Celltrion Healthcare designed this new version of its biosimilar, called Remsima SC, to be self-administered in typically less than two minutes. Remsima, known as Inflectra in the U.S., must be administered by intravenous (IV) infusion, a slow process that delivers a medication directly into the bloodstream.

Specifically, CHMP recommended a 120 mg dose of Remsima SC in adults regardless of body weight. The therapy has three administration options: via a pre-filled pen, pre-filled syringe, or a pre-filled syringe with needle safeguard.

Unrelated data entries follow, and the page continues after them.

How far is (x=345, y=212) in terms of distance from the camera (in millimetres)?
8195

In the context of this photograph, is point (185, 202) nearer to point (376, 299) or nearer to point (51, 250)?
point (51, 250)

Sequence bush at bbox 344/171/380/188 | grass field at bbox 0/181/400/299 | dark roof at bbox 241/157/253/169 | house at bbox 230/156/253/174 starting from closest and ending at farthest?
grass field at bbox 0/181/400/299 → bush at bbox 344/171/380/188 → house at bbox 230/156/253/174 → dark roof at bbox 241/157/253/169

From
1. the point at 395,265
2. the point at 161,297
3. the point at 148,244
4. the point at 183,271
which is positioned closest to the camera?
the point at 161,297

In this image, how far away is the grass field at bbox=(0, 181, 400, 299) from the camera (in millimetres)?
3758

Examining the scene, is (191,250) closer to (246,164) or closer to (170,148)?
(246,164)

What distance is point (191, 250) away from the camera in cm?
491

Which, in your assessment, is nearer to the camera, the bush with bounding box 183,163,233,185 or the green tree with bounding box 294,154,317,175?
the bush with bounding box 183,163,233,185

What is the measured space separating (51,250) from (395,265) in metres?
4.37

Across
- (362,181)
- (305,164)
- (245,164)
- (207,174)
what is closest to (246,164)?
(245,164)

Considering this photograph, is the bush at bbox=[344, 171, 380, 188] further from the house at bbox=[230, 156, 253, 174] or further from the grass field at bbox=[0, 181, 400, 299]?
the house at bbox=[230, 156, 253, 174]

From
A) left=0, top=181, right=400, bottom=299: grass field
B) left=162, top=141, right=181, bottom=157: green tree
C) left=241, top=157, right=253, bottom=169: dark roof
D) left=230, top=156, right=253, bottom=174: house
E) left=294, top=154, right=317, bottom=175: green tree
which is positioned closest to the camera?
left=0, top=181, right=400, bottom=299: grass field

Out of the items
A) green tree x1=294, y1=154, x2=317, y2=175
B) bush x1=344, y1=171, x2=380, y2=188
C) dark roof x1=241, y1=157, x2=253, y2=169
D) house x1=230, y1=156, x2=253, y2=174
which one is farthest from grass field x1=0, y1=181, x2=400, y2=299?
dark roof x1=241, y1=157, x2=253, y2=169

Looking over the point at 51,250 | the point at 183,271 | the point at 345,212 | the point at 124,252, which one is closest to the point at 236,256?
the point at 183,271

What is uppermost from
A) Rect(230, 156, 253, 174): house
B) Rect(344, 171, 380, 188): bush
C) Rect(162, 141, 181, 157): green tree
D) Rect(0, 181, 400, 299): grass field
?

The EMA will now decide whether to support Remsima SC for these five indications; the European Commission has the final decision.

“Since its first launch, Remsima has been used for more than 5 years in over 90 countries,” said Hyoung-Ki Kim, vice chairman at Celltrion, in a press release. “This positive CHMP opinion is very encouraging and brings us closer to improving outcomes for more patients who are eligible to receive the subcutaneous formulation.”

Biosimilars are to biologics what generics are to conventional medications. They have similar safety, efficacy, dosing, and route of administration to a reference biologic, and are manufactured by a different company after the original product’s patent expires. Usually, biosimilars are sold at considerably lower prices than reference therapies.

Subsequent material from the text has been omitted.